Давыдов, правда, в прежние годы был в губернском земстве из крайне левых – но в марте, кажется, рассуждал вполне государственно. А вот…
В таких условиях ехать на кадетский майский съезд в Петербург, как князь Вяземский намеревался, нечего и думать. И странно представить: кто при этом развале вообще может ехать на тот съезд? А с другой стороны, ещё более неправдоподобным образом продолжали, как будто ни в чём не бывало, функционировать прежние ветви государственного управления, при всей неустойчивости обстановки. Вот – вызывали князя Вяземского в Усмань на совещание Исполнительного комитета вместе с Советом о реквизиции лошадей и подвод для военных нужд, будто существовала реальная власть провести сейчас такую реквизицию. (Князь Вяземский использовал это совещание, произнёс речь о беззаконии волостных комитетов.) И тут же вызывали председательствовать в комиссии по призывам: общий пересмотр всех белобилетников. А поехав в Усмань, услышал, что губернское земское собрание намерено избрать своим председателем князя Вяземского. Но как ехать ещё в Тамбов в каждодневном страхе за Лили и Асю при каждой своей отлучке из Лотарёва? И куда там ещё возвышаться, когда, по усманской обстановке, он вот-вот потеряет и уездное предводительство, да с ним вместе и белый билет – и под ликование всего демоса будет сам отправлен в окопы? Дни уездной деятельности – безсомненно сочтены: аристократ, «буржуй» и связан со «старым режимом». В Учредительное Собрание уж конечно теперь не выберут… Можно остаться хозяйничать в Лотарёве – но и это шатается.
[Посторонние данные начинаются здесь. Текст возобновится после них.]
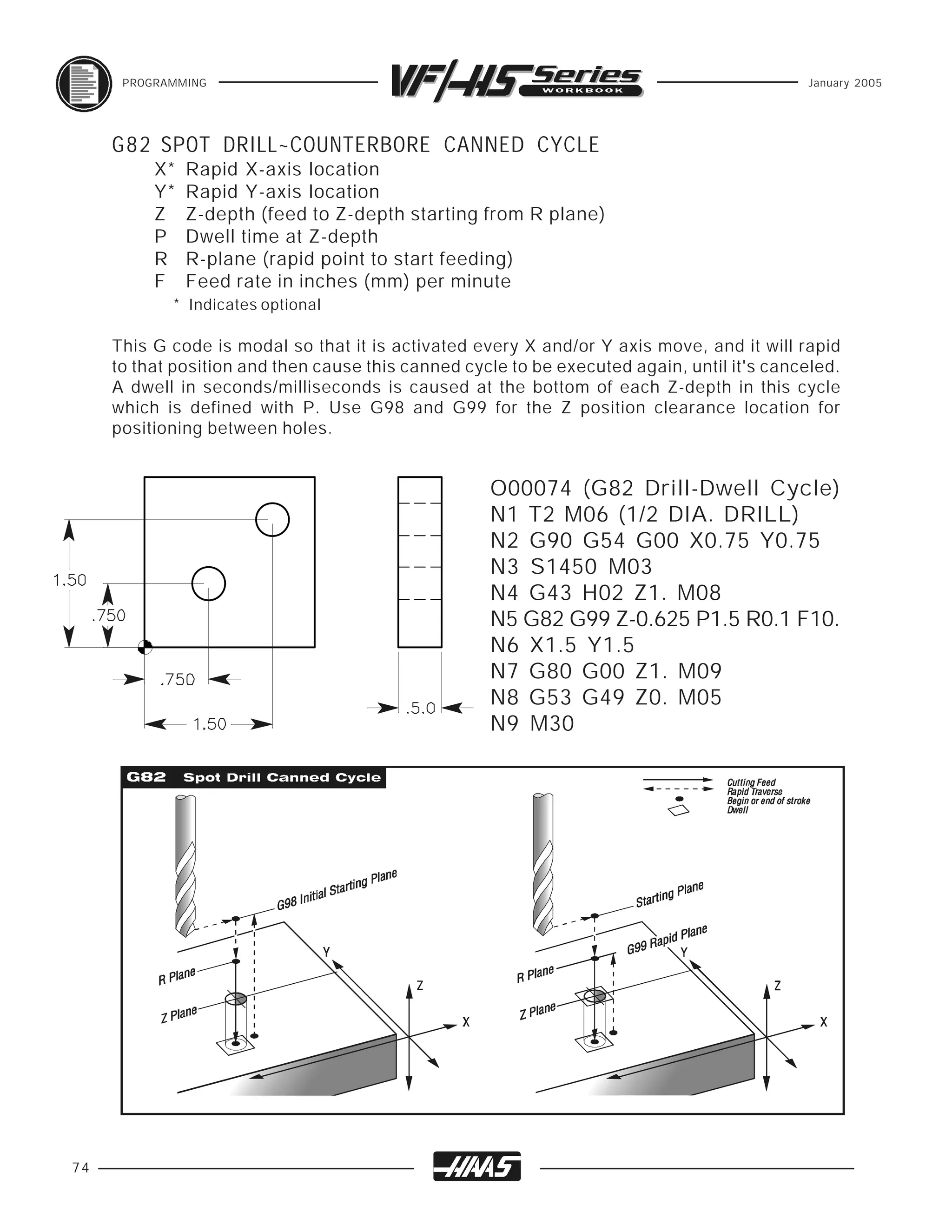 PROGRAMMING

VF/HS Series WORKBOOK

January 2005

G82 SPOT DRILL~COUNTERBORE CANNED CYCLE
X* Rapid X-axis location
Y* Rapid Y-axis location
Z Z-depth (feed to Z-depth starting from R plane)
P Dwell time at Z-depth
R R-plane (rapid point to start feeding)
F Feed rate in inches (mm) per minute
* Indicates optional

This G code is modal so that it is activated every X and/or Y axis move, and it will rapid to that position and then cause this canned cycle to be executed again, until it's canceled. A dwell in seconds/milliseconds is caused at the bottom of each Z-depth in this cycle which is defined with P. Use G98 and G99 for the Z position clearance location for positioning between holes.

1.50
.750
.750
1.50
.5.0

O00074 (G82 Drill-Dwell Cycle)
N1 T2 M06 (1/2 DIA. DRILL)
N2 G90 G54 G00 X0.75 Y0.75
N3 S1450 M03
N4 G43 H02 Z1. M08
N5 G82 G99 Z-0.625 P1.5 R0.1 F10.
N6 X1.5 Y1.5
N7 G80 G00 Z1. M09
N8 G53 G49 Z0. M05
N9 M30

G82 Spot Drill Canned Cycle

Cutting Feed
Rapid Traverse
Begin or end of stroke
Dwell

G98 Initial Starting Plane
R Plane
Z Plane
Y
Z
X

Starting Plane
G99 Rapid Plane
R Plane
Z Plane
Y
Z
X

74

HAAS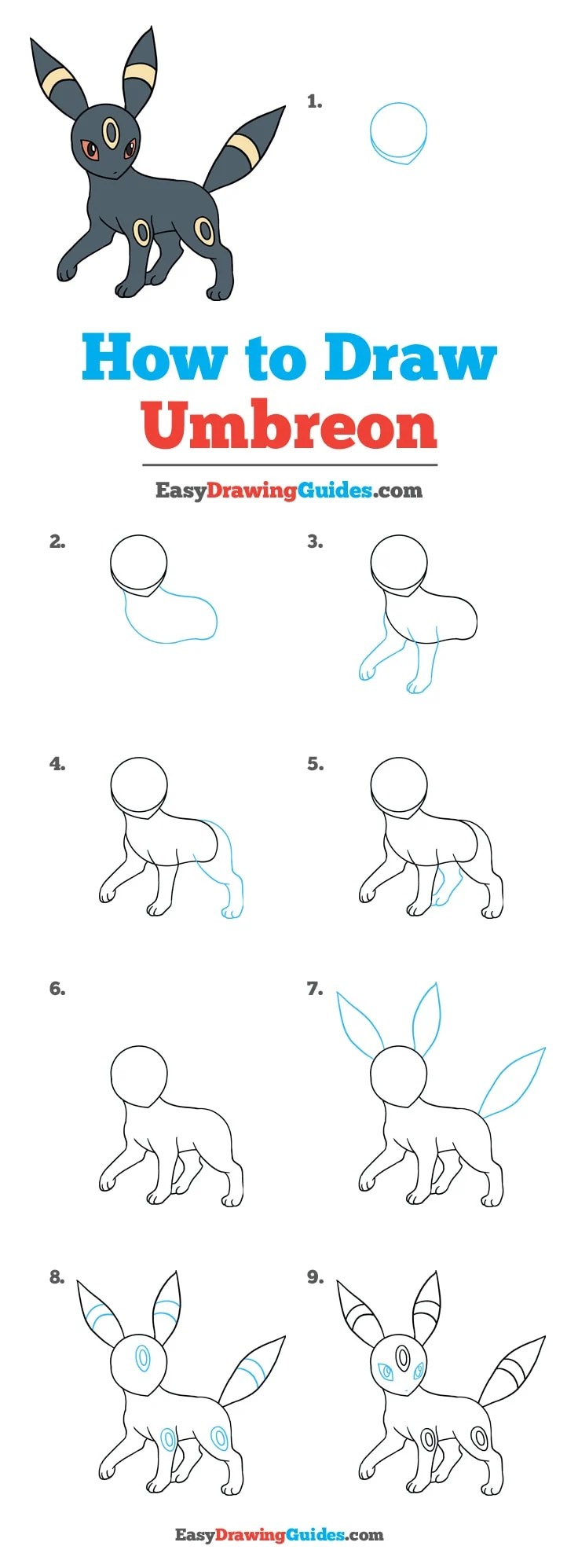 1.

How to Draw
Umbreon

EasyDrawingGuides.com

2.

3.

4.

5.

6.

7.

8.

9.

EasyDrawingGuides.com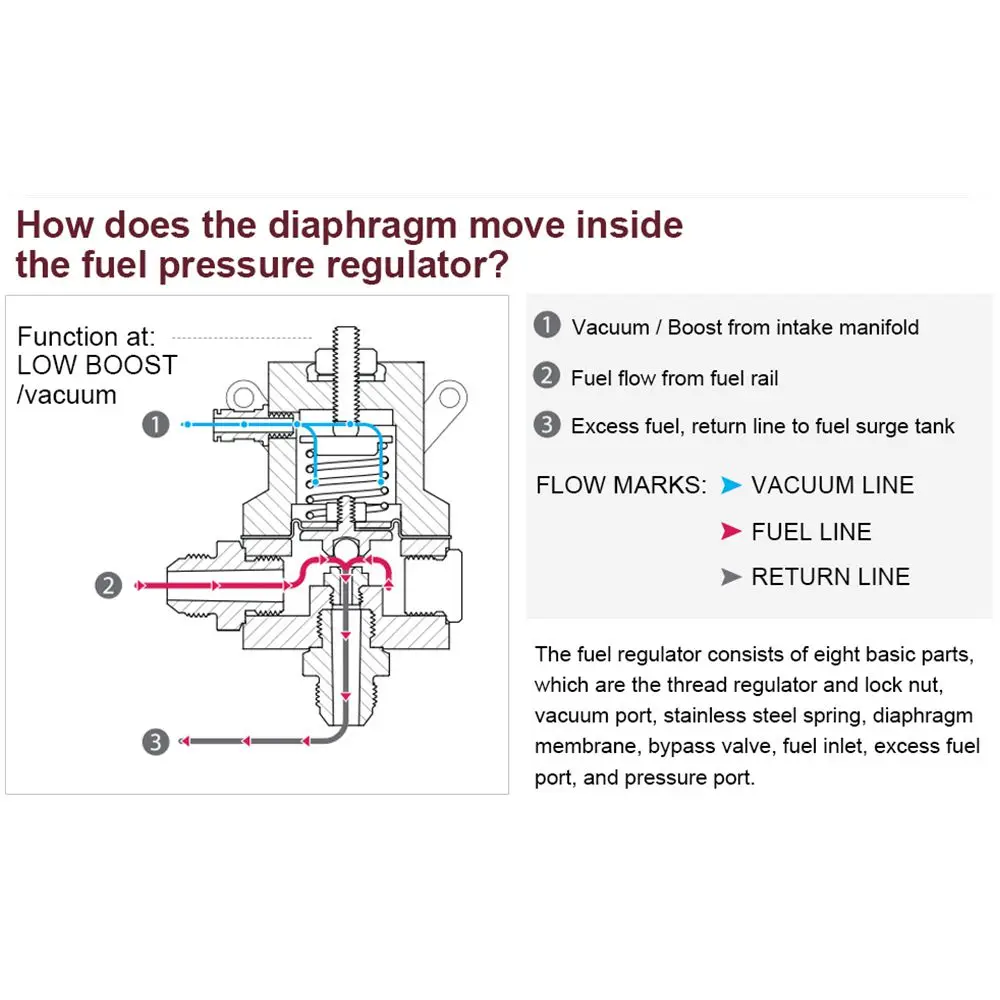 How does the diaphragm move inside the fuel pressure regulator?

Function at:
LOW BOOST
/vacuum

1

2

3

1 Vacuum / Boost from intake manifold

2 Fuel flow from fuel rail

3 Excess fuel, return line to fuel surge tank

FLOW MARKS: VACUUM LINE
FUEL LINE
RETURN LINE

The fuel regulator consists of eight basic parts, which are the thread regulator and lock nut, vacuum port, stainless steel spring, diaphragm membrane, bypass valve, fuel inlet, excess fuel port, and pressure port.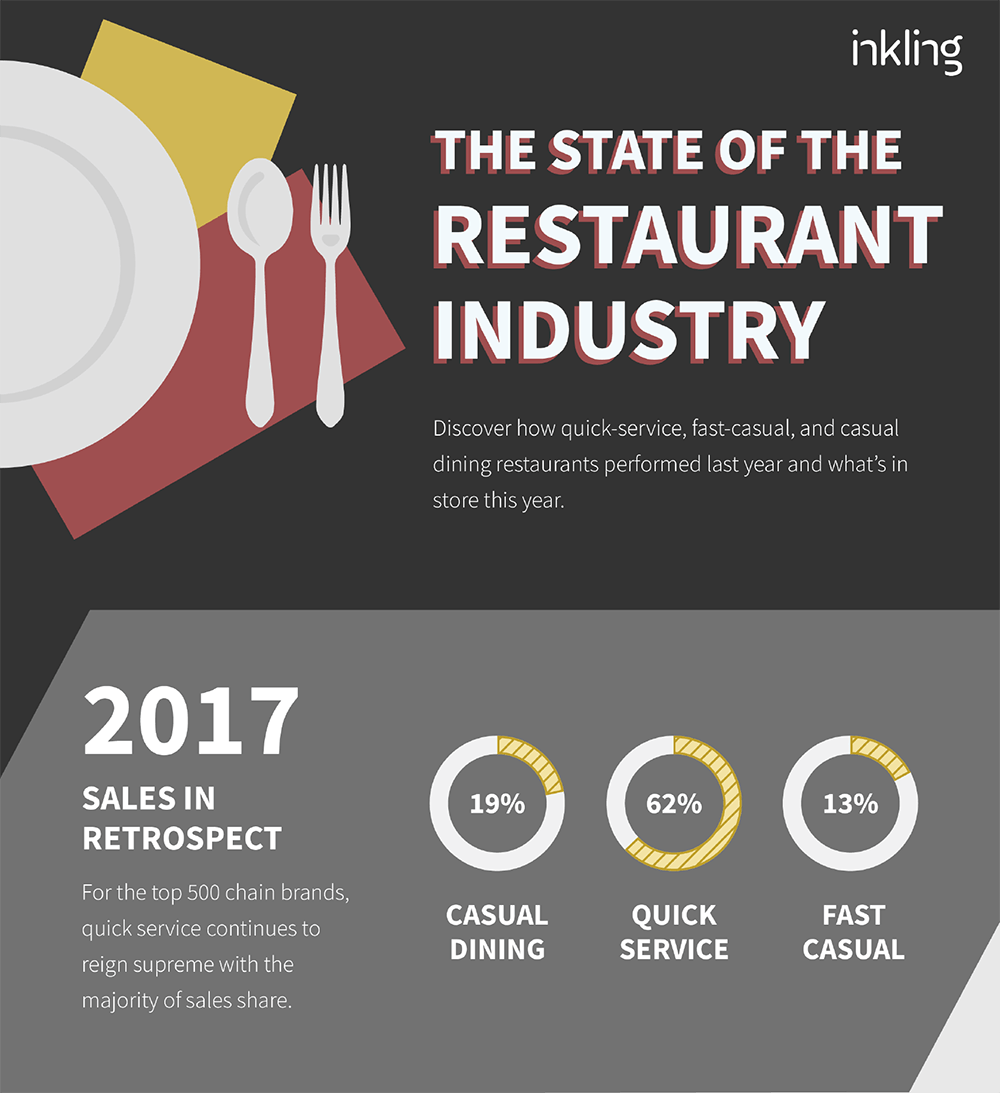 inkling

THE STATE OF THE RESTAURANT INDUSTRY

Discover how quick-service, fast-casual, and casual dining restaurants performed last year and what's in store this year.

2017

SALES IN RETROSPECT

For the top 500 chain brands, quick service continues to reign supreme with the majority of sales share.

19%

CASUAL DINING

62%

QUICK SERVICE

13%

FAST CASUAL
На всё махнуть, уйти куда-нибудь в дипломатию, что ли? Если вон Терещенко в 29 лет стал министром, почему не найдётся поста помельче для князя Вяземского в 33 года? Это не трусость: князь Борис выступает на собраниях, в спорах – резко противно нынешнему большинству. Но к чему это всё, если закачался весь завтрашний день России? А идти в военный строй, в окопы, при сегодняшнем развале армии – действительно обидно.
Уже показались ландыши, любимое лилино, начала расцветать сирень – но эта весна была супругам Вяземским не в весну. А что ж для вдовы, для Аси? Не может покинуть могилу, но и не может жить без детей, – а куда же тут брать детей?
Девушка Лили, очень верная, передала разговор коробовских крестьян: что марсала – изрядно крепкое вино (откуда-то уже пили?) и небось у князя есть. Пошли проверить своё наличие. Нет, пока ещё не разграблено: двести бутылок самого драгоценного и редкого, восемьсот – поменее, среди них и марсалы немало. И что теперь делать с этим вином? Выливать? – так чтоб никто не узнал – немыслимо, а узнают – хуже. Да жаль и вина. А приманка. Или продать кому? Но как перевезти?